# Planted Dwarf Puffer Substrate Help



## Vinylmation (Dec 1, 2017)

So I'm starting a 29 Gallon Dwarf Puffer Planted Tank.

I originally was going to go with Pool Filter Sand but debating to try either Eco Complete or Fluval Stratum.

I currently have ADA Aquasoil in my Fluval Spec V which is similar to Stratum. I love it plant wise but lowers pH. My concern is the Stratum will drop my pH too low for Dwarf Puffers. My tap water went from a pH of 8.4 to 6.4 using AquaSoil. I want to drop my pH but not that much. On my Fluval V, I did put about a 3 inch layer of AquaSoil. *I'm not sure If the more substrate you add, the more the pH drops???* On my 29 Gallon I plan to do about a 2 inch layer. 

Eventually I will be running low amounts of CO2 using an Aquatek/Paintball Set Up so thats another factor, CO2 drops your pH.

* **Input records**

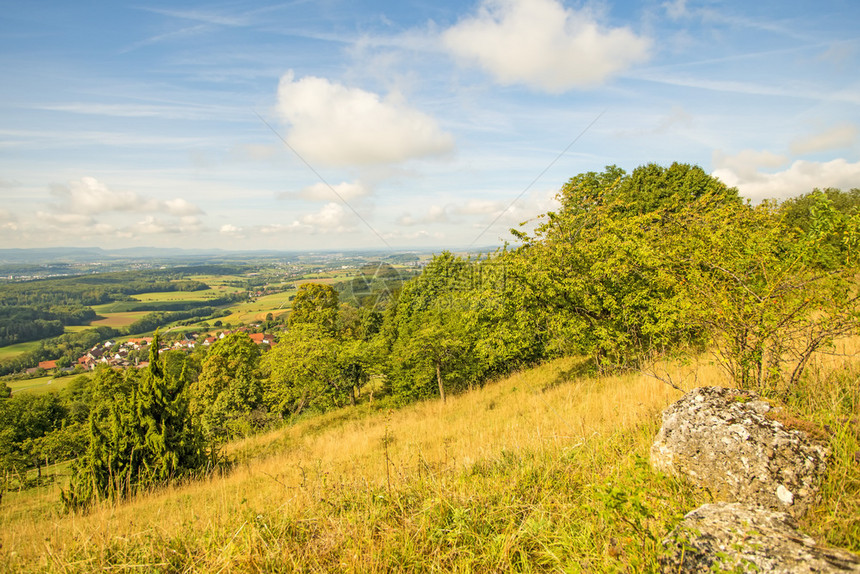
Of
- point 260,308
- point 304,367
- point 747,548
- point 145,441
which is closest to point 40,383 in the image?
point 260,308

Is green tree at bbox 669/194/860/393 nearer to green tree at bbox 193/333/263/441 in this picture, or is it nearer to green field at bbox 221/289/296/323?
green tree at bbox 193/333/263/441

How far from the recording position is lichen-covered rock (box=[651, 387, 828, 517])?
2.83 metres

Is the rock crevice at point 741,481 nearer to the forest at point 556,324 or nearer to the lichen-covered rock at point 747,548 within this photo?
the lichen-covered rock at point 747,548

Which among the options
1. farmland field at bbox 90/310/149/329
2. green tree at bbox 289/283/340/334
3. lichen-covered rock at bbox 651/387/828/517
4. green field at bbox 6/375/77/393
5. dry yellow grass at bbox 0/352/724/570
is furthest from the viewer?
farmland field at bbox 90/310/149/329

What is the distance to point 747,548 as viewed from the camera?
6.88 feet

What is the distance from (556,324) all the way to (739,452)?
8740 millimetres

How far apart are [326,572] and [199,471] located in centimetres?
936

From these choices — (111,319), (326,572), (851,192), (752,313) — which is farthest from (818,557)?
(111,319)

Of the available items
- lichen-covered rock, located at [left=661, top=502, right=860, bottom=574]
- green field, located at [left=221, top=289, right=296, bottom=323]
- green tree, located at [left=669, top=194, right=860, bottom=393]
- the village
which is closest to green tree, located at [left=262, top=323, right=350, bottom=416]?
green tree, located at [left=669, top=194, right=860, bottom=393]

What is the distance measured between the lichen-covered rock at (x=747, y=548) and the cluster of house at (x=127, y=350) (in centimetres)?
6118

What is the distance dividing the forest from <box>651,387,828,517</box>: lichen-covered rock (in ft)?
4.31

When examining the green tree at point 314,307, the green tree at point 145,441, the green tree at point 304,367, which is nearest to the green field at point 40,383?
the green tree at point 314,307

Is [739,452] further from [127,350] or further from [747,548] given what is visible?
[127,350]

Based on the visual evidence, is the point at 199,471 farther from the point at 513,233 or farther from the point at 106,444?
* * *
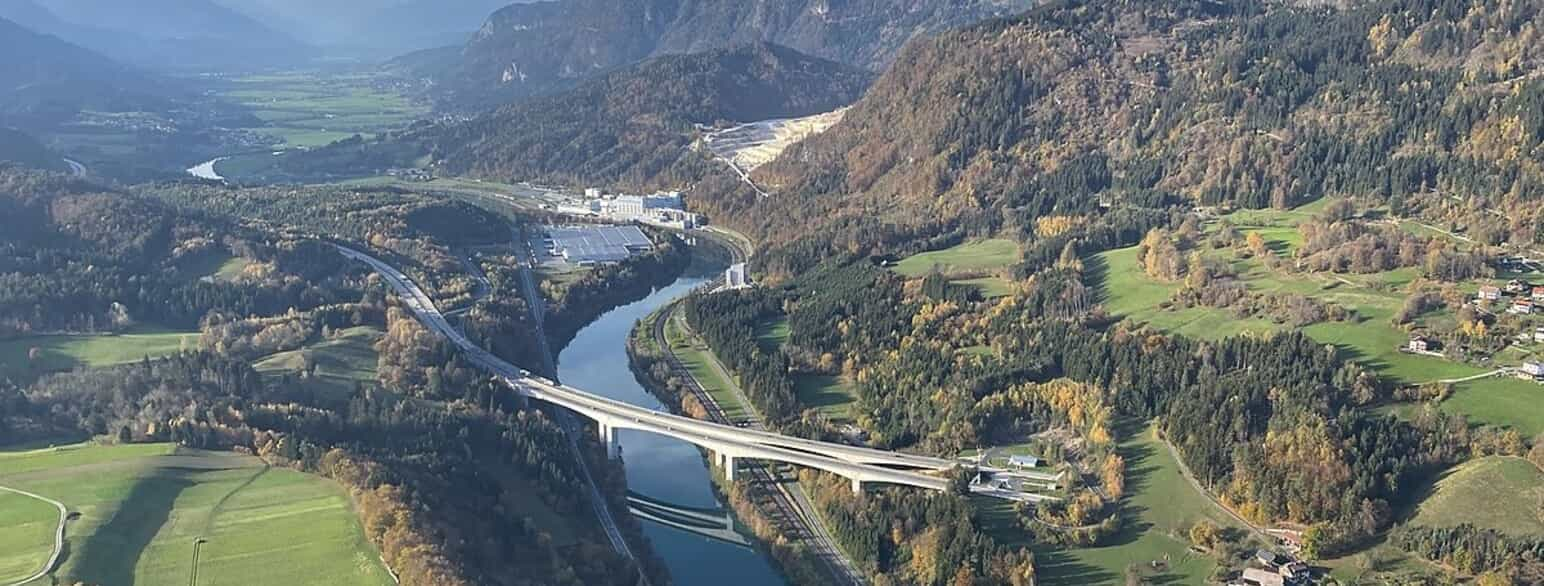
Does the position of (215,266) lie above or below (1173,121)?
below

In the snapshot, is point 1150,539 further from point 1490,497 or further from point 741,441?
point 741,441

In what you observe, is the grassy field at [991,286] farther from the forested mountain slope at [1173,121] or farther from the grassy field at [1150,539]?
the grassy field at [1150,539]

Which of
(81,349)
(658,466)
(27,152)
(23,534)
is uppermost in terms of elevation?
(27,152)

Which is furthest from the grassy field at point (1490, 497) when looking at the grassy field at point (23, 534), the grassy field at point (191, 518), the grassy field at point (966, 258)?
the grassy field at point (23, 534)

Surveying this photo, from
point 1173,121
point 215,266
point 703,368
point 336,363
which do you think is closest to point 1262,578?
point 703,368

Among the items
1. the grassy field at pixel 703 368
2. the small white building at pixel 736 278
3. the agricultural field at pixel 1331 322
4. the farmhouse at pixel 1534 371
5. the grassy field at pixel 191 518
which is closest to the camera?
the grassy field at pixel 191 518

* **What you will do**
• A. Answer these questions about the forum post on dwarf puffer substrate, one per line:
(i) What size of tank is the poster setting up?
(ii) Using AquaSoil, what did the poster's tap water pH change from and to?
(iii) How thick a layer of substrate does the poster plan for the new tank?
• B. Return each line of the records above that contains the string "lichen".

* **Responses by task**
• A.
(i) A 29 gallon tank.
(ii) From 8.4 to 6.4.
(iii) About a 2 inch layer.

• B.
How far from the recording position is lichen-covered rock (box=[651, 387, 828, 517])?
Is the rock crevice at point 741,481 nearer to the forest at point 556,324 or nearer to the lichen-covered rock at point 747,548 within this photo?
the lichen-covered rock at point 747,548
3. lichen-covered rock at bbox 651/387/828/517
- lichen-covered rock, located at [left=661, top=502, right=860, bottom=574]
What is the distance measured between the lichen-covered rock at (x=747, y=548) and the cluster of house at (x=127, y=350) (in centimetres)?
What is the distance dividing the forest from <box>651,387,828,517</box>: lichen-covered rock (in ft)?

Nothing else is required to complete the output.